Humanity’s interactions with the natural environment are another major theme in Banerjee’s practice. Juxtaposing organic objects such as oyster and cowrie shells with synthetic products, she shows this relationship to be both interdependent and destructive.




The exhibition is organized thematically and begins with In breathless confinement . . ., an updated version of Infectious Migrations, a work included in the 2000 Whitney Biennial that links metaphors of disease with immigration. Also on view is a selection of sculptures that were featured in the 2017 Venice Biennale.

The titles of Banerjee’s works, often more than fifty words long and filled with idiosyncratic spelling and free association, represent her rebellion against the worldwide dominance of the English language. These titles, Banerjee says, are “my attempt to massage [the English language] to speak for a vast number of people who use it sparingly, awkwardly, creatively under the pressures of globalization, colonization, and the commercialization of English culture.”

“While containing echoes of the displacement that resulted from India’s history of colonialism, independence, partition, and religious nationalism, her works also relate to diasporas worldwide,” says Scala. “They raise a question: when people are uprooted from their place of origin, how do they cultivate a new identity that goes beyond the cultural legacy that has been left behind? A dilemma for any migrant, this question is particularly acute for the transient artist.” In an interview quoted in the exhibition catalogue, Banerjee notes, “In Western art, to explore something you cannot identify with is a kind of dishonesty, because authenticity is a compass . . . [but] authenticity does not exist for the diaspora.”
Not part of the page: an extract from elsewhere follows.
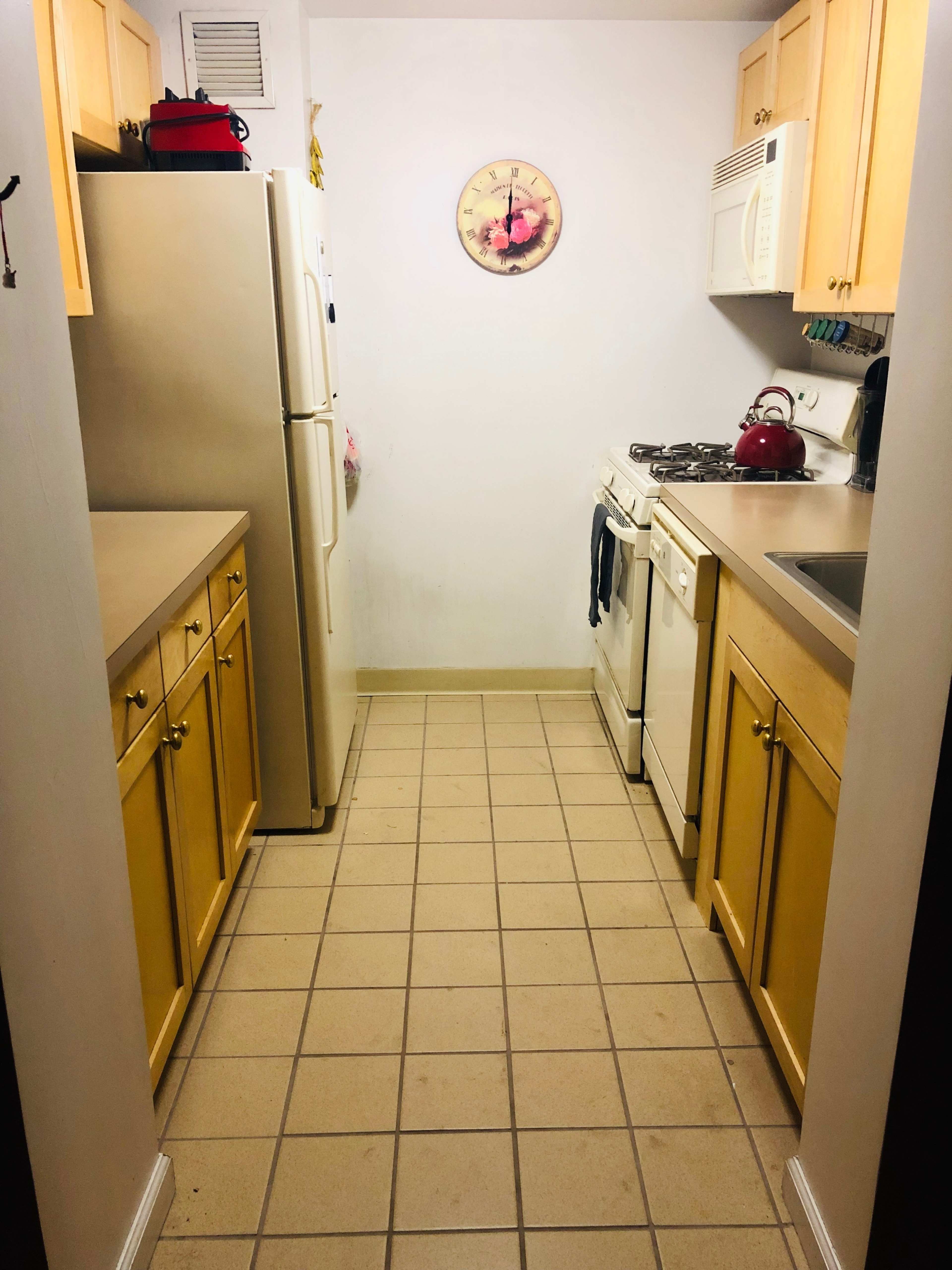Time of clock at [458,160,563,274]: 5:59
By embracing this rootlessness, Banerjee’s works recast the idea of authenticity from being a measure of geography, history, and genetics to being an encapsulation of human fluidity. This change in perspective affirms the role of displaced individuals in redefining contemporary society.
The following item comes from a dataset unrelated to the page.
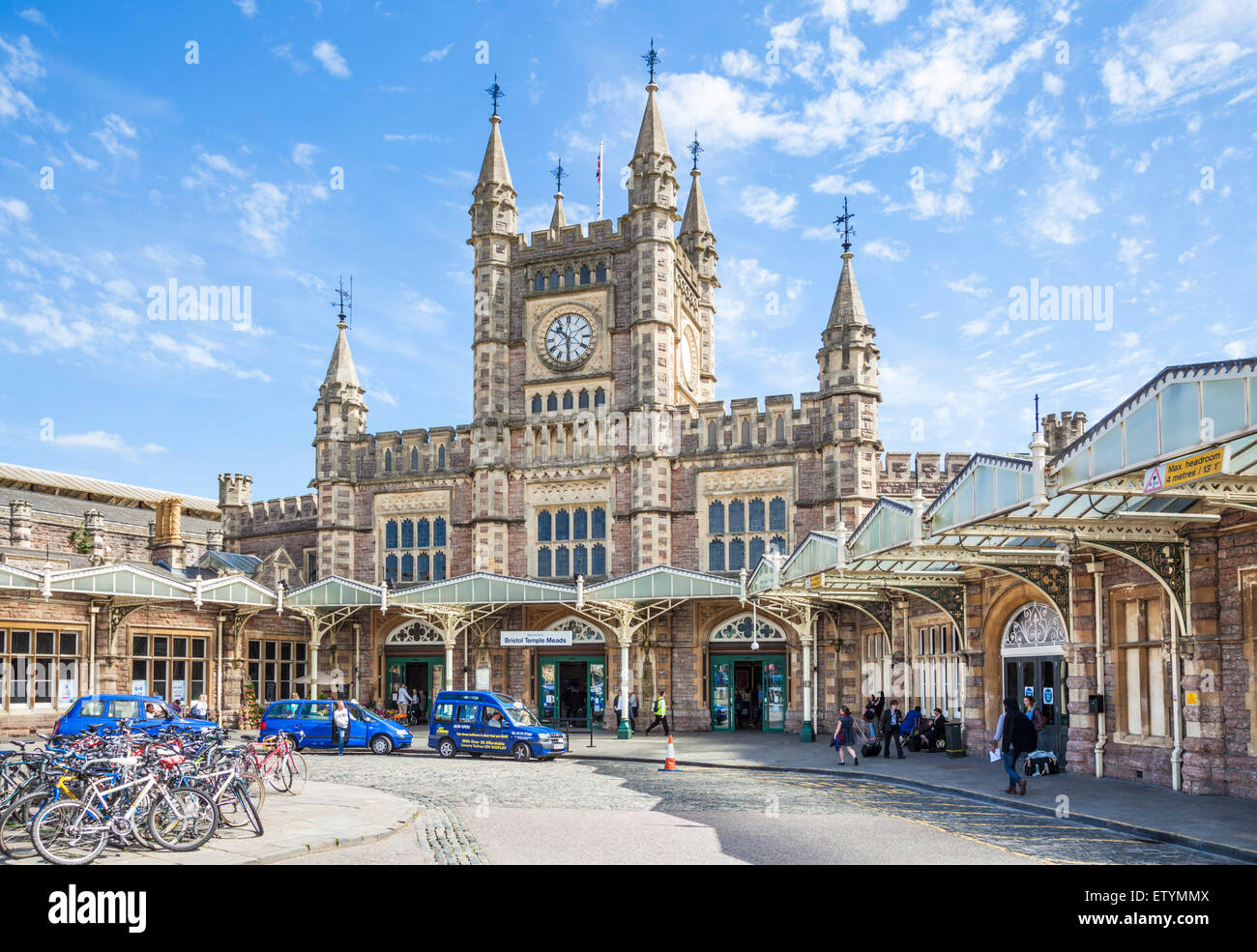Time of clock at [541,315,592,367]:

Rina Banerjee was born in Kolkata, India, in 1963, and moved with her family to England in 1968 after her father, a civil engineer, was recruited to work there by a multinational company. The family moved again in 1970 when her father accepted a position in New York City. After starting her professional life as a polymer research chemist, Banerjee realized that her real passion was for art. Since receiving her MFA from Yale University in 1995, Banerjee has exhibited in museums, galleries, and biennials internationally. Her work is in the collections of the Centre Georges Pompidou, the Pennsylvania Academy of the Fine Arts, the San Francisco Museum of Modern Art, the San José Museum of Art, and the Whitney Museum of American Art, among others.